PAGE EXTRACT section start

= Charles Dolman =

British publisher of the Dublin Review

Charles Dolman (1807-1863) was the British publisher of the Dublin Review.

==Life==
Born at Monmouth on 20 September 1807, he was the only son of Charles Dolman, a surgeon there, by his wife Mary Frances, daughter of Thomas Booker, a Catholic publisher in London. Charles's father died in the year of his birth. His widowed mother in 1818 married as her second husband Thomas Buckley.

Dolman was educated at the Benedictine college of St. Gregory's, Downside, near Bath. On leaving Downside he studied architecture for a while at Preston in Lancashire, under the guidance of Joseph Aloysius Hansom. He was invited by the Bookers to join their establishment at 61 New Bond Street. In 1840 he entered into partnership with his cousin, Thomas Booker, and the title of the firm became Booker & Dolman. Not long afterwards the property passed entirely into Dolman's possession.

In 1838 Charles Dolman started a new series of the Catholic Magazine, which came to a close in 1844. He also took over the Dublin Review in 1838. It made a loss, however, requiring a subsidy. Disagreement's over Dolman's wish for control of the publication led to the connection being severed, in 1844.

In March 1845 he established Dolman's Magazine, which continued until the end of 1849. His energies were then directed to the publication of upmarket works. Among these were Daniel Rock's Church of our Fathers, Kenelm Henry Digby's Broad Stone of Honour, and William Gideon Michael Jones Barker's Three Days of Wensleydale. In 1850 Dolman completed the publication of the fifth edition, in 10 volumes, of John Lingard's History of England, containing final corrections.

Dolman ran into money troubles. In 1858 he had exhausted all his capital, and tried to form his business into a limited liability company, called the Catholic Bookselling and Publishing Company. He then left for Paris, where, with the help of friends, he set up a small business at No. 64 Rue du Faubourg St. Honoré. His health gave way, and he died there on 31 December 1863.

==Family==
On 12 January 1841 Dolman married Frances, daughter of James and Apollonia Coverdale of Ingatestone Hall in Essex, by whom he had an only son, the Very Rev. Charles Vincent Dolman of Hereford, canon of Newport. His widow died in her sixty-sixth year, on 2 March 1885, at Erith.

PAGE EXTRACT section end
DATASET ENTRIES section start

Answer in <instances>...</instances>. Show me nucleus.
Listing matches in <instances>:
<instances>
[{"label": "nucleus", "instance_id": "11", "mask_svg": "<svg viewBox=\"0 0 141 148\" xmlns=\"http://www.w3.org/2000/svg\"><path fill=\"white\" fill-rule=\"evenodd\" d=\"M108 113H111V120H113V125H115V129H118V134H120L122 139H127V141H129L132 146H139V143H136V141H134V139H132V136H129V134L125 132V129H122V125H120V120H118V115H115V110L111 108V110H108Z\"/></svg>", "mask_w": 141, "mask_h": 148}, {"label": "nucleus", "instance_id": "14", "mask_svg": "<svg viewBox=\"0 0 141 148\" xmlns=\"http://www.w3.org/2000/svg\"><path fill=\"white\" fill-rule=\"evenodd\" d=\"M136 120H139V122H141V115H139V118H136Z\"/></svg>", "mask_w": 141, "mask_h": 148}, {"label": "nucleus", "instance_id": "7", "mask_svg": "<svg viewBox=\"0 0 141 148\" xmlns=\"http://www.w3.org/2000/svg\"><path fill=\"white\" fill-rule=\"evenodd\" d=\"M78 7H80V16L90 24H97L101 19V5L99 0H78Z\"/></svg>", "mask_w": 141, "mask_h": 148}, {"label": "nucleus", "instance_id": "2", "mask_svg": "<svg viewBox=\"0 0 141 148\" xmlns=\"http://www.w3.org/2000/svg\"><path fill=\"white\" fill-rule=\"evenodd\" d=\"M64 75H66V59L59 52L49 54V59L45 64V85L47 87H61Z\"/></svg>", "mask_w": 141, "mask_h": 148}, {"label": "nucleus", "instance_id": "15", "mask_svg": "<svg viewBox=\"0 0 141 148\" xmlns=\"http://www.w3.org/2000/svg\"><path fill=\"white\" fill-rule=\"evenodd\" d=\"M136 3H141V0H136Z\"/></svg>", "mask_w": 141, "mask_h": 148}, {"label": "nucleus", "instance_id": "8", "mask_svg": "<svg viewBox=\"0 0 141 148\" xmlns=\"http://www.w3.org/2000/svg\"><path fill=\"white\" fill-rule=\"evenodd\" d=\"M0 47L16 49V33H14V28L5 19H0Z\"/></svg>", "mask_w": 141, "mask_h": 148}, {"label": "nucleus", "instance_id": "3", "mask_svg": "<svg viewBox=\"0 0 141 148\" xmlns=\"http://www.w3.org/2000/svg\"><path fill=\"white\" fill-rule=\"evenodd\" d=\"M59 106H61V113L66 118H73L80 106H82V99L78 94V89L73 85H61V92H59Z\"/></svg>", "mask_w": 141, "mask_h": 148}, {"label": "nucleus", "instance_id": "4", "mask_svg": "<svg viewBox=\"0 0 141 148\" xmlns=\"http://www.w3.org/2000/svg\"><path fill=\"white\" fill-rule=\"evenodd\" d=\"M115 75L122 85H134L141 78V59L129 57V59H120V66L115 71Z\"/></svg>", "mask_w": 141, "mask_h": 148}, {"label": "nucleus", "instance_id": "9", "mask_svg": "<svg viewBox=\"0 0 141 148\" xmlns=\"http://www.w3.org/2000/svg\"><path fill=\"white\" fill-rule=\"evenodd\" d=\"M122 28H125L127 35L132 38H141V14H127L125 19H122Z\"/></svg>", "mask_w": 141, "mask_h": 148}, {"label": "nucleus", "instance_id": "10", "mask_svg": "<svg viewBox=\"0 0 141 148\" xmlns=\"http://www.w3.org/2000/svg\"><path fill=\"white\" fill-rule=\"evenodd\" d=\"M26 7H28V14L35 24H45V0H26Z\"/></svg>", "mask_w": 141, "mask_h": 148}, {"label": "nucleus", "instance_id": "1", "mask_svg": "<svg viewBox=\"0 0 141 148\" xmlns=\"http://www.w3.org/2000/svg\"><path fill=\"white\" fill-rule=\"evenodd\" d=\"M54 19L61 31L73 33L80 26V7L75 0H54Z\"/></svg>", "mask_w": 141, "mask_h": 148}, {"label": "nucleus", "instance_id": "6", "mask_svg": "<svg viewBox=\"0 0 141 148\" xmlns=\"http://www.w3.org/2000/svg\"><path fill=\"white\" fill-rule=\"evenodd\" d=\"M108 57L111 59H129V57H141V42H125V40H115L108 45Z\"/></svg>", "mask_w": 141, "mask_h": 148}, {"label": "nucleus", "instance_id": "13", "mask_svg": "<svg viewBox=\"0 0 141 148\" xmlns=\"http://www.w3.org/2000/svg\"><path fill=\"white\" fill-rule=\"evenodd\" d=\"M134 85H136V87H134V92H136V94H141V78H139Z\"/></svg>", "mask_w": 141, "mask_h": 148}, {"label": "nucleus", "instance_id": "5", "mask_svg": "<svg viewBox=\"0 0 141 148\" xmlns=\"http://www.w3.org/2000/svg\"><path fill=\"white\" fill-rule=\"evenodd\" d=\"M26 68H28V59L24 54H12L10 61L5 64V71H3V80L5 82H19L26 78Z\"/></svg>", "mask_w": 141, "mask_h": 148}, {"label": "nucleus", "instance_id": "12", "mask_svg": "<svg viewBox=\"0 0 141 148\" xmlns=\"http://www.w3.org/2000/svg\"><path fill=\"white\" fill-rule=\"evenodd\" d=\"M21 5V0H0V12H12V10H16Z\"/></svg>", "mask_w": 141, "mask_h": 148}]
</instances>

DATASET ENTRIES section end

TASK STATEMENT –
Translate this sentence from the Charles Dolman article into Spanish: "He was invited by the Bookers to join their establishment at 61 New Bond Street."

PROBLEM SOLUTION –
Fue invitado por los Booker a unirse a su establecimiento en el número 61 de New Bond Street.